> **COMPITO A**:
Trascrivi dall'articolo sui Tea Party il passo che comincia con le parole "E’ raro, infatti, avere" e termina dopo le parole "gustative dei commensali.".

ASCOLI PICENO – Riceviamo e pubblichiamo con piacere la risposta di Fabrizio Cipollini, esponente ed animatore Tea Party Marche, in merito al nostro precedente articolo “Letterina ai “Tea Party”: la tavola da surf non salva dallo tsunami

Durante il diluvio non servirà una tavola da surf, ma l’Arca, costruita da un dilettante
Fabrizio Cipollini – esponente ed animatore Tea Party Marche

Difficilmente in questo periodo caratterizzato dalla velocità e dalla fretta, capita di poter leggere delle lettere così ben scritte come quella che Pier Paolo Flammini ha voluto dedicare alla nostra esperienza dei Tea Party che abbiamo inaugurato il 19 maggio scorso ad Ascoli Piceno con la gradita presenza di intelletuali come Davide Giacalone, di esponenti del Tea Party Italia come il vicecoordinatore David Mazzerelli, politici locali come il consigliere regionale Giulio Natali ed i consiglieri comunali Mirko Petracci ed Annalisa Ruggeri ed esponenti di quel mondo imprenditoriale innovativo e votato alla libertà come Leo Bollettini.

Ma non vorrei divagare e quindi torno subito “a bomba” al motivo di questo mio intervento, cioè l’articolo di Pier Paolo Flammini, sui Tea Party.

E’ raro, infatti, avere l’occasione di poter interloquire con una lettera così attenta ed intellettualmente stimolante come quella in oggetto.

La carne al fuoco messa sul suo braciere da Pier Paolo Flammini, oltre ad essere abbondantissima, è anche succulenta e ben cucinata, quindi ritengo sia doveroso, almeno da parte mia, poter arricchire il menù proposto con una insalatina che, seppure semplice, ha sempre il suo perché, soprattutto durante i pranzi di gala, in quanto contribuisce a sgrezzare l’importanza e la pastosità dell’arrosto, ripulendo le papille gustative dei commensali.

Credo di potermi permettere una sintetica battuta in risposta. Durante il diluvio, ovviamente, non serve una tavola da surf, ma un’Arca. Orbene, a me personalmente, piacerebbe che questa arca fosse stata costruita da un dilettante come Noè, piuttosto che dai professionisti che progettarono il Titanic.

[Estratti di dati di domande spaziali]
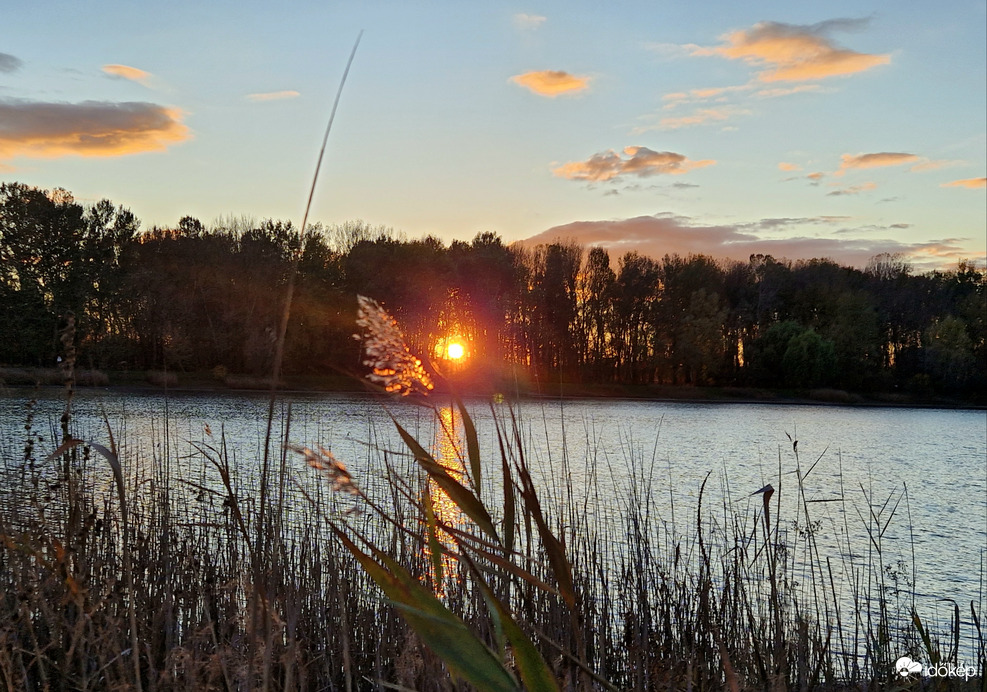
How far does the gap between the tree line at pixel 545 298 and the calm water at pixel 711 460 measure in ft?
16.5

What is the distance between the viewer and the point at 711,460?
19375 millimetres

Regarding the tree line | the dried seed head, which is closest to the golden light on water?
the dried seed head

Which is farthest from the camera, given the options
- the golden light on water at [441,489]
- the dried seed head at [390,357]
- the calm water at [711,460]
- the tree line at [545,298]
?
the tree line at [545,298]

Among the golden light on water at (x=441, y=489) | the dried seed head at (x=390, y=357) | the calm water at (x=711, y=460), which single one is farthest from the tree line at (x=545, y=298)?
the dried seed head at (x=390, y=357)

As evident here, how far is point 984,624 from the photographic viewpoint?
276 inches

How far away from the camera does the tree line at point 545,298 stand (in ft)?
121

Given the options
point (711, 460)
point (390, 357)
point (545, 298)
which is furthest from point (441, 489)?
point (545, 298)

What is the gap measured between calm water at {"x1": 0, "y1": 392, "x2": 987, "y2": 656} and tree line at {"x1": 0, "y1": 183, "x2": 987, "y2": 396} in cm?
504

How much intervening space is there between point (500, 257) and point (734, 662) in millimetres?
42004

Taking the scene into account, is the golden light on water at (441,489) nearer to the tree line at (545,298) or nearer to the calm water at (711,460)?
the calm water at (711,460)

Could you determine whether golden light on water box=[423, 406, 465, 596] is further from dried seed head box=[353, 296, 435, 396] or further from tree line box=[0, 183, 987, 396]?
tree line box=[0, 183, 987, 396]

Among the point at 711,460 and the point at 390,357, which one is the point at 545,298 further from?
the point at 390,357

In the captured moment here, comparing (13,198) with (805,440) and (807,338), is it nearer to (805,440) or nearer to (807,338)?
(805,440)

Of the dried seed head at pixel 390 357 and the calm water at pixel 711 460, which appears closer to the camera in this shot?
the dried seed head at pixel 390 357
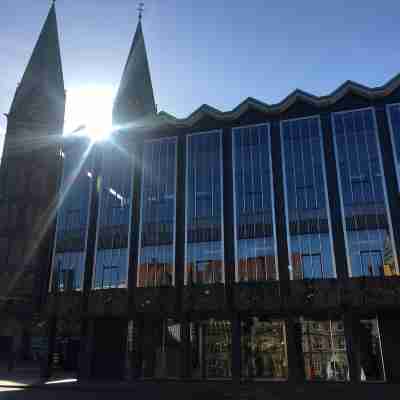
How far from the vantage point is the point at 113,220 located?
100ft

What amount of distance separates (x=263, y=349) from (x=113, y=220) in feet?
43.6

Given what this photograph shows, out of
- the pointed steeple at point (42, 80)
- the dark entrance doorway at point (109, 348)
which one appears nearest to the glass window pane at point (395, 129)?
the dark entrance doorway at point (109, 348)

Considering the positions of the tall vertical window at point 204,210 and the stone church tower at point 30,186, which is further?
the stone church tower at point 30,186

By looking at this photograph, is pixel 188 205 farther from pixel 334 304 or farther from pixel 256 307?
pixel 334 304

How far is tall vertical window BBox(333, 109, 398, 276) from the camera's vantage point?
81.7 feet

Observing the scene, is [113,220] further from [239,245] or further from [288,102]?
[288,102]

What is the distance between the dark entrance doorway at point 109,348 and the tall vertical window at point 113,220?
2.68 m

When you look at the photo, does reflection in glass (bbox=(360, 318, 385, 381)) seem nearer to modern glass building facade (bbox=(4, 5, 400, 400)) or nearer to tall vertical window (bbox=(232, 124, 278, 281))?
modern glass building facade (bbox=(4, 5, 400, 400))

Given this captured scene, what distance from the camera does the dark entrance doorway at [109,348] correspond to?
27.9 meters

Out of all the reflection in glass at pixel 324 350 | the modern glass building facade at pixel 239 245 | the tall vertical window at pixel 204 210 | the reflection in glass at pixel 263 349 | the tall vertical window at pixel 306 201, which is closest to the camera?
the reflection in glass at pixel 324 350

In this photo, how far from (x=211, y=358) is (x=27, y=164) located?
24485mm

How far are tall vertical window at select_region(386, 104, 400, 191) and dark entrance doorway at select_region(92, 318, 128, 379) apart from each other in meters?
20.2

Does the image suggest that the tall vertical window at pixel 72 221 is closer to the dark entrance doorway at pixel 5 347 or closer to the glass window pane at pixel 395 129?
the dark entrance doorway at pixel 5 347

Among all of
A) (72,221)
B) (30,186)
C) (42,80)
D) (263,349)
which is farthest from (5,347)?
(42,80)
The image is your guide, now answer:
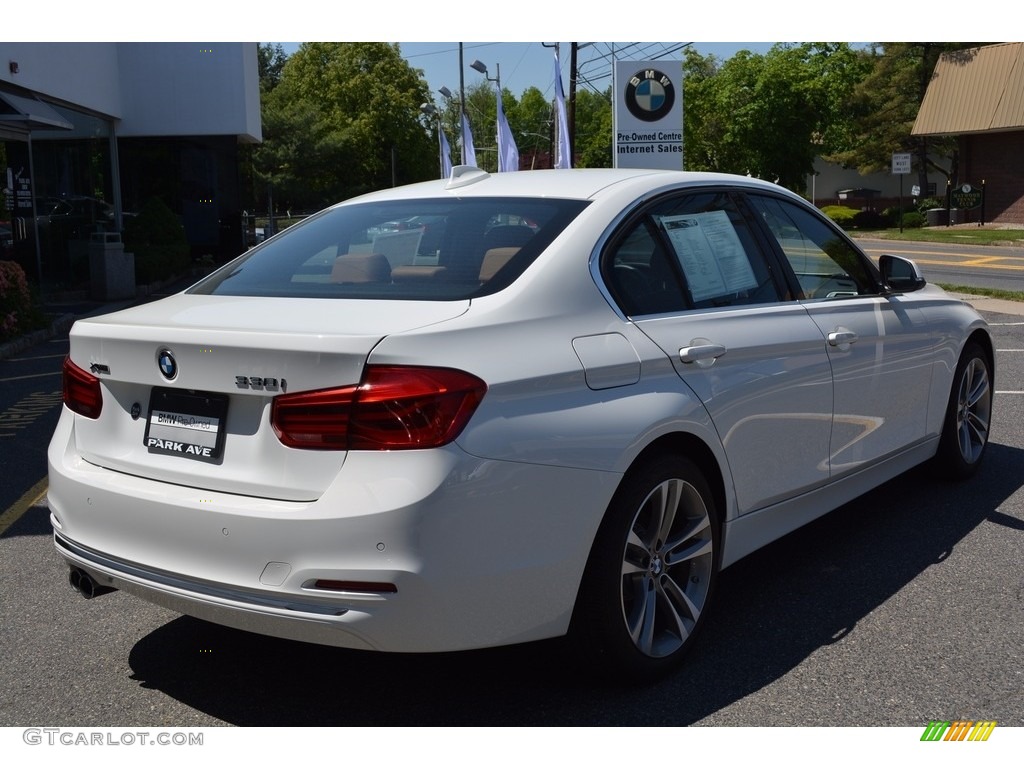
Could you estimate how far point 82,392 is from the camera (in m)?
3.76

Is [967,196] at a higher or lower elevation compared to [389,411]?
higher

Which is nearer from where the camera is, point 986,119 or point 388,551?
point 388,551

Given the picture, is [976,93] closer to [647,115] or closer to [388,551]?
[647,115]

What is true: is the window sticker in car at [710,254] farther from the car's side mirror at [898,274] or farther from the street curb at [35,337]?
the street curb at [35,337]

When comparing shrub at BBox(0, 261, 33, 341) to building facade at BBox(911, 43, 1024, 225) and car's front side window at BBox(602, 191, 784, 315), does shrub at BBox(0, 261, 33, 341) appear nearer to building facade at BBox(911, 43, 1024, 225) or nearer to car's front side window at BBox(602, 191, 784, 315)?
car's front side window at BBox(602, 191, 784, 315)

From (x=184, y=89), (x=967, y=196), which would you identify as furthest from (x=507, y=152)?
(x=967, y=196)

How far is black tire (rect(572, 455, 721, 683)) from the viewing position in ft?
11.4

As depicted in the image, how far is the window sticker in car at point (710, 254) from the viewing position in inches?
166

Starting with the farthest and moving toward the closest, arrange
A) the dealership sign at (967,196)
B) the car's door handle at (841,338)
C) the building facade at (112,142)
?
the dealership sign at (967,196) < the building facade at (112,142) < the car's door handle at (841,338)

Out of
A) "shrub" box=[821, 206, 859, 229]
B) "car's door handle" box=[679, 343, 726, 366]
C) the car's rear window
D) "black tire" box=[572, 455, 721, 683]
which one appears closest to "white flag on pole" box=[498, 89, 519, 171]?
the car's rear window

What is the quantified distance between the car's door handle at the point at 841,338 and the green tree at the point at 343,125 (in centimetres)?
6335

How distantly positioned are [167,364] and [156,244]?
2092 centimetres

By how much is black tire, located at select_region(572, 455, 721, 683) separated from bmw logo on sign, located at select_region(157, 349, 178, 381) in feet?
4.50
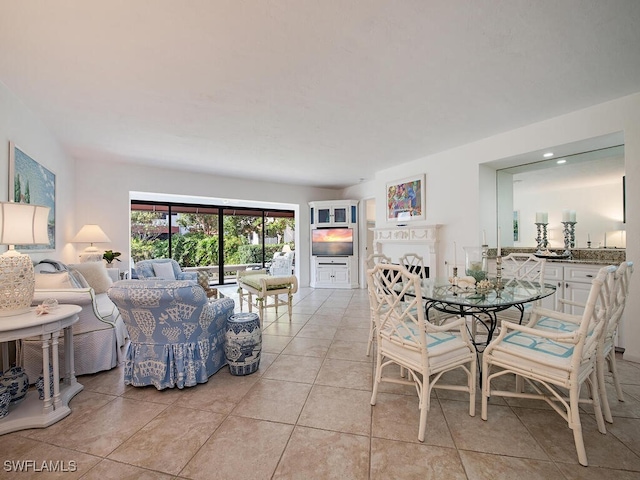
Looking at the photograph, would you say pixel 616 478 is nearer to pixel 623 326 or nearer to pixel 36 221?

> **COMPITO B**:
Nelle righe dei dati, dalla riga che contiene "Which is nearer" fino alla riga che contiene "the dealership sign at (967,196) <" compresa, sostituisci "viewing position" con "camera position". Riporta soltanto queste righe, senza modificare nient'altro.

> **RISPOSTA COMPLETA A**:
E’ raro, infatti, avere l’occasione di poter interloquire con una lettera così attenta ed intellettualmente stimolante come quella in oggetto.

La carne al fuoco messa sul suo braciere da Pier Paolo Flammini, oltre ad essere abbondantissima, è anche succulenta e ben cucinata, quindi ritengo sia doveroso, almeno da parte mia, poter arricchire il menù proposto con una insalatina che, seppure semplice, ha sempre il suo perché, soprattutto durante i pranzi di gala, in quanto contribuisce a sgrezzare l’importanza e la pastosità dell’arrosto, ripulendo le papille gustative dei commensali.

> **RISPOSTA COMPLETA B**:
Which is nearer from where the camera is, point 986,119 or point 388,551?
point 388,551

Given the picture, is [976,93] closer to [647,115] or closer to [388,551]?
[647,115]

What is true: is the window sticker in car at [710,254] farther from the car's side mirror at [898,274] or farther from the street curb at [35,337]?
the street curb at [35,337]

When comparing shrub at BBox(0, 261, 33, 341) to building facade at BBox(911, 43, 1024, 225) and car's front side window at BBox(602, 191, 784, 315), does shrub at BBox(0, 261, 33, 341) appear nearer to building facade at BBox(911, 43, 1024, 225) or nearer to car's front side window at BBox(602, 191, 784, 315)?
car's front side window at BBox(602, 191, 784, 315)

From (x=184, y=89), (x=967, y=196), which would you identify as furthest from (x=507, y=152)?
(x=967, y=196)

How far is black tire (rect(572, 455, 721, 683)) from the camera position in ft?
11.4

As depicted in the image, how far is the window sticker in car at point (710, 254) from the camera position in inches?
166

Starting with the farthest and moving toward the closest, arrange
A) the dealership sign at (967,196)
B) the car's door handle at (841,338)
C) the building facade at (112,142)
?
the dealership sign at (967,196) < the building facade at (112,142) < the car's door handle at (841,338)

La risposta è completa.